WHAT THIS TASK INVOLVES:
Could you repeat, word for word, every line from the one containing "What spatial distance exists between pixel" through the final line of the records below, and nothing else?

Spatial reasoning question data

§ §

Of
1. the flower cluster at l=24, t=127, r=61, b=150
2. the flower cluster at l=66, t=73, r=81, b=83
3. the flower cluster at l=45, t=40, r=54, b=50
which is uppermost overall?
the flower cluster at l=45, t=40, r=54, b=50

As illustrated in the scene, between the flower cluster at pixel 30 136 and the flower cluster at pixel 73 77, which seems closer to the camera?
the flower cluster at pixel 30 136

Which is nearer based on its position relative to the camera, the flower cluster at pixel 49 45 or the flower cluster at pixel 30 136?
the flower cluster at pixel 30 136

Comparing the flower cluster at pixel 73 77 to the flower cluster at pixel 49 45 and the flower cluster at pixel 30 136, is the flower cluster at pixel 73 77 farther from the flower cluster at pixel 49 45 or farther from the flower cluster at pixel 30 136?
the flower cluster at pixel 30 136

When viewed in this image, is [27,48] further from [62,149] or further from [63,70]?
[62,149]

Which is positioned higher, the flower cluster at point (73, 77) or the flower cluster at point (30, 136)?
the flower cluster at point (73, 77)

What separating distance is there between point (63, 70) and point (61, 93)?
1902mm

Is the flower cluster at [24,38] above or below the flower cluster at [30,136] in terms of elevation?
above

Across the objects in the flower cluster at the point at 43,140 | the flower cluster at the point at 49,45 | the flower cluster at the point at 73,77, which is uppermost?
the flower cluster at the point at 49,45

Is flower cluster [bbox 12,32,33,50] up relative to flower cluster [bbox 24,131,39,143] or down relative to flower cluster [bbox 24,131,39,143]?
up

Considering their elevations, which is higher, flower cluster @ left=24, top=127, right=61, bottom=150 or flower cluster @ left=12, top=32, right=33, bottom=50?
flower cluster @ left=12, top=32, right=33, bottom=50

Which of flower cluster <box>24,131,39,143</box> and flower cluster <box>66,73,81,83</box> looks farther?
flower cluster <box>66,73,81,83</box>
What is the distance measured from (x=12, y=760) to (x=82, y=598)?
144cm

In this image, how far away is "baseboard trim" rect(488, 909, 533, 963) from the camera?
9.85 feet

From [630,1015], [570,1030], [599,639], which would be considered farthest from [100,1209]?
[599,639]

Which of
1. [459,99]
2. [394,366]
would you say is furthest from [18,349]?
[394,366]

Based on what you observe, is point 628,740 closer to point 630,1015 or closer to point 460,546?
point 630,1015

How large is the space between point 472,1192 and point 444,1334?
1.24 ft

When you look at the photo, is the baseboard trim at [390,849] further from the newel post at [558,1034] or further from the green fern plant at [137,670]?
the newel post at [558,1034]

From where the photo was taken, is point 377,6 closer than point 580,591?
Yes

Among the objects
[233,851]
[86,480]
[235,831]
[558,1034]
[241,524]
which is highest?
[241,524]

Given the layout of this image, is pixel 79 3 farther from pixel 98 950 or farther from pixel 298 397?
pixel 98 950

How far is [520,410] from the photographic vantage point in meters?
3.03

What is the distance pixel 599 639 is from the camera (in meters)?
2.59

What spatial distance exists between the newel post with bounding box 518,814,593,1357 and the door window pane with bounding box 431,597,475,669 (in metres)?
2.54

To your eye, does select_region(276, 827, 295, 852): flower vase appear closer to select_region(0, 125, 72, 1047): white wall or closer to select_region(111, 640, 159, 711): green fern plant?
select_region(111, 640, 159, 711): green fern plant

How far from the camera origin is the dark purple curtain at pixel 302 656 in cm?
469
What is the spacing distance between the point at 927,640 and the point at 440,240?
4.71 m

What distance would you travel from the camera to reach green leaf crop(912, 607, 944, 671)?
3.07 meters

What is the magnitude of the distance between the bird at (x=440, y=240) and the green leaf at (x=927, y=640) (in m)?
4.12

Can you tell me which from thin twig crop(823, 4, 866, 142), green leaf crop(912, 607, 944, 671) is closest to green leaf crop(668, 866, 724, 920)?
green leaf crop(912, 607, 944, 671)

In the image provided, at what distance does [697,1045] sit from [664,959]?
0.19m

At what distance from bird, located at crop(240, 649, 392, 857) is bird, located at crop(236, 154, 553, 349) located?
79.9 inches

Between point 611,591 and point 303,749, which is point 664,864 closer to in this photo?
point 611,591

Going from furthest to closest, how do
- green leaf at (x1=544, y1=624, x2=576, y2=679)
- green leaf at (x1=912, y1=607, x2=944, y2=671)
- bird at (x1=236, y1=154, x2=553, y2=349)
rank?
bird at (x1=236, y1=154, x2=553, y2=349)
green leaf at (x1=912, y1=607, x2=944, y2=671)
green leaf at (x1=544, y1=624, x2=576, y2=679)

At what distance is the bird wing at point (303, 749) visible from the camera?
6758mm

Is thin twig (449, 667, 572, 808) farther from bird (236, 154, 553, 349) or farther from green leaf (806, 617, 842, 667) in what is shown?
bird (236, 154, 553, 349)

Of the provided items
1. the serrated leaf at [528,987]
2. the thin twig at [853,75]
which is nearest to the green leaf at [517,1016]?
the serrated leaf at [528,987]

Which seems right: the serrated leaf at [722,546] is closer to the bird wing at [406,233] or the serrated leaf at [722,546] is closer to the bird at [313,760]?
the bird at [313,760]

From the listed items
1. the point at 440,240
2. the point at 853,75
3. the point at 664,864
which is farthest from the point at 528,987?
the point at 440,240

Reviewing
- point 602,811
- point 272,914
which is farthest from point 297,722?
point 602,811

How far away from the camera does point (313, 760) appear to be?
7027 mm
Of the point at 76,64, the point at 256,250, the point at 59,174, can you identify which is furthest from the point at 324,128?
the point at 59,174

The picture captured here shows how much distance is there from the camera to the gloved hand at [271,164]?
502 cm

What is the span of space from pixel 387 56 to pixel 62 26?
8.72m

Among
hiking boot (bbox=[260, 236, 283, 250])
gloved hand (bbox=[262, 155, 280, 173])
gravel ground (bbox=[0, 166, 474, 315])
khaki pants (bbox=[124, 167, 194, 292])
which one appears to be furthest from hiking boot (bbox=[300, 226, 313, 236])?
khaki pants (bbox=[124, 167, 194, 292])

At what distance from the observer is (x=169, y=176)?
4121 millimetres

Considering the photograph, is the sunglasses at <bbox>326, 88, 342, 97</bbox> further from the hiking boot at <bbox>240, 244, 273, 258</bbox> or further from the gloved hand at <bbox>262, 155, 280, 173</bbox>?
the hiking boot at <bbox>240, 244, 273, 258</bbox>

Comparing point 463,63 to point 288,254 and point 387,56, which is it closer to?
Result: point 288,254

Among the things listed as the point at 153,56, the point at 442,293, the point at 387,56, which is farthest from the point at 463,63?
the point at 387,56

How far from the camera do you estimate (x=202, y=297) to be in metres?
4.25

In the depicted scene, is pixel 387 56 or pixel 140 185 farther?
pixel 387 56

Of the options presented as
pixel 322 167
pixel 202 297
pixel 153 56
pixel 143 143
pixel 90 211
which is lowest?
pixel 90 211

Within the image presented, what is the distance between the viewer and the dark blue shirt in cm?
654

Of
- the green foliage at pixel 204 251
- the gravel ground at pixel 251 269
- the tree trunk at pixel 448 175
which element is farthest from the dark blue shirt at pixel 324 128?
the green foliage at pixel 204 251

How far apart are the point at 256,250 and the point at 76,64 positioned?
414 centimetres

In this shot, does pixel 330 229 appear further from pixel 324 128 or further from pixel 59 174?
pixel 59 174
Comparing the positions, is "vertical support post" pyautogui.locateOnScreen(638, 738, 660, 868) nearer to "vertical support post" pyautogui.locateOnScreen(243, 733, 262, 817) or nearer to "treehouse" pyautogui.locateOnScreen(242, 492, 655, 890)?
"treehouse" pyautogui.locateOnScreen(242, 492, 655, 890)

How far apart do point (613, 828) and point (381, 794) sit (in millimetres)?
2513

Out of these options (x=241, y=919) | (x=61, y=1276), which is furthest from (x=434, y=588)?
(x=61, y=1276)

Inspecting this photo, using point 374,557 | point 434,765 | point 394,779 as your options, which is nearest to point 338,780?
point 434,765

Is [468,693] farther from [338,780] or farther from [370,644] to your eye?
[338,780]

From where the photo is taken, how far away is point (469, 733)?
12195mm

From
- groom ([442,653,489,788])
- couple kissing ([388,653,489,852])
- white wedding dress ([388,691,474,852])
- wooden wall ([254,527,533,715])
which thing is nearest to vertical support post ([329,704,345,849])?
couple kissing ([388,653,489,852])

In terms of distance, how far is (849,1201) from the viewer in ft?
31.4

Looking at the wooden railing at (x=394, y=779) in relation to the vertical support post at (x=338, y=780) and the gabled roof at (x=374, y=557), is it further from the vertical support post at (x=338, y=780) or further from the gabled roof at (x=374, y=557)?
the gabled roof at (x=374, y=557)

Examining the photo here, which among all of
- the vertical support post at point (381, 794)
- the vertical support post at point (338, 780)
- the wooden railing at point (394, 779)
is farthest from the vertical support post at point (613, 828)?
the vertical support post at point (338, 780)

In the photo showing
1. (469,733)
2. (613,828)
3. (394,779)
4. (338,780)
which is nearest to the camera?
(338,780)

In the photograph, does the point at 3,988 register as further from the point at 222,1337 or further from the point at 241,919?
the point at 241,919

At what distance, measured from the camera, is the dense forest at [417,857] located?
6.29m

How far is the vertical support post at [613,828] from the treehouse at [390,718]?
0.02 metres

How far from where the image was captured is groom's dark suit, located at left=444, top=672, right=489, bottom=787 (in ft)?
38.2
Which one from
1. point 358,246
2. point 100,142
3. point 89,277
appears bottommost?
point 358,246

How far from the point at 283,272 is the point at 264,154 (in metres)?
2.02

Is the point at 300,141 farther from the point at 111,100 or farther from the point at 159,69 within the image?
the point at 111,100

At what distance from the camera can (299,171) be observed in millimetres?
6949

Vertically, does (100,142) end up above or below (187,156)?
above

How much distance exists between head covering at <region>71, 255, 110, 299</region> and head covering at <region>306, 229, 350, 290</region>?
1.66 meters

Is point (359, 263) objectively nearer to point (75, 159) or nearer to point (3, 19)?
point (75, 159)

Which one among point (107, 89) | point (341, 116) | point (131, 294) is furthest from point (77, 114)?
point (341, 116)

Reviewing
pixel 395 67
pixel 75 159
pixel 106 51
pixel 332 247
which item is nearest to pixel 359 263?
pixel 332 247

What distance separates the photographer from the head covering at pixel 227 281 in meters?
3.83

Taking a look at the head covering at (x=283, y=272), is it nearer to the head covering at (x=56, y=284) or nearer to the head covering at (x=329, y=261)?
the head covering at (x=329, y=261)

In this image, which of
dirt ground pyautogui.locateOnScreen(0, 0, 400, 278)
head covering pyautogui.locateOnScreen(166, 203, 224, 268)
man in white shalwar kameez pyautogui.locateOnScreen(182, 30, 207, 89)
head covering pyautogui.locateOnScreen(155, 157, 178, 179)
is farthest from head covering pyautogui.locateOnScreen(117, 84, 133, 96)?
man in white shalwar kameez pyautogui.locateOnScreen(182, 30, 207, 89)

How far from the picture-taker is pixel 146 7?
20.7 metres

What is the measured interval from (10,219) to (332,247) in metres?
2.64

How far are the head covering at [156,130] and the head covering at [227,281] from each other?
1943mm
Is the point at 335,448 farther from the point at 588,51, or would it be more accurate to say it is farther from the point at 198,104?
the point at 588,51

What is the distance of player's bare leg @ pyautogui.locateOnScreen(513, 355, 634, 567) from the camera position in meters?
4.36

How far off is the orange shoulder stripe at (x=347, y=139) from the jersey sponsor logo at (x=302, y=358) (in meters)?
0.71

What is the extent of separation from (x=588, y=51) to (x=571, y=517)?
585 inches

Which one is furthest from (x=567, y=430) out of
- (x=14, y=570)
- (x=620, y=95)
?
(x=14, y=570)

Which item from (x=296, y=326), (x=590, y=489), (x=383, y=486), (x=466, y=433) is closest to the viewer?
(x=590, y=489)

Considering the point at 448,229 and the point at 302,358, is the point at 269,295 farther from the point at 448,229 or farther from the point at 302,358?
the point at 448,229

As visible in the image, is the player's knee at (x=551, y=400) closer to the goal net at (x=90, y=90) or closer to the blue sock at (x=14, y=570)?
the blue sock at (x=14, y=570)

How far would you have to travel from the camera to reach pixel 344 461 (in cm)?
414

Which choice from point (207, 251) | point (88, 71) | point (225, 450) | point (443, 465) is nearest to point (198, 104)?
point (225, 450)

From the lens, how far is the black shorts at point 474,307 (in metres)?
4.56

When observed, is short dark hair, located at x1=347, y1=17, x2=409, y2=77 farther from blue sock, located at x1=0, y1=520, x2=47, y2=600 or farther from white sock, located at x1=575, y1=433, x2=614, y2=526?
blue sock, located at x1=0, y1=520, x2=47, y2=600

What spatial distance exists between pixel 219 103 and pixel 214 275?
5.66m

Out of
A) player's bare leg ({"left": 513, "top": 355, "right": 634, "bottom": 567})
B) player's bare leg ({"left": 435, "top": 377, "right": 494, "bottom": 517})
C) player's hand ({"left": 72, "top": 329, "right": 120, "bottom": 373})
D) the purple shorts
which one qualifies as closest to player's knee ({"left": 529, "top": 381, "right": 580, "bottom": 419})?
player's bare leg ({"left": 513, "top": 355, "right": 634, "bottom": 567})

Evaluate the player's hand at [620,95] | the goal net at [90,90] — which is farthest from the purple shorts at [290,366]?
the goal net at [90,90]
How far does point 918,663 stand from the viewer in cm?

§ §

RESPONSE:
What spatial distance exists between pixel 219 103 and pixel 214 275?
5.66m

Out of
A) player's bare leg ({"left": 513, "top": 355, "right": 634, "bottom": 567})
B) player's bare leg ({"left": 435, "top": 377, "right": 494, "bottom": 517})
C) player's hand ({"left": 72, "top": 329, "right": 120, "bottom": 373})
D) the purple shorts
which one qualifies as closest to player's knee ({"left": 529, "top": 381, "right": 580, "bottom": 419})?
player's bare leg ({"left": 513, "top": 355, "right": 634, "bottom": 567})

Evaluate the player's hand at [620,95] | the goal net at [90,90] — which is farthest from the purple shorts at [290,366]?
the goal net at [90,90]
How far does point 918,663 stand from the viewer in cm?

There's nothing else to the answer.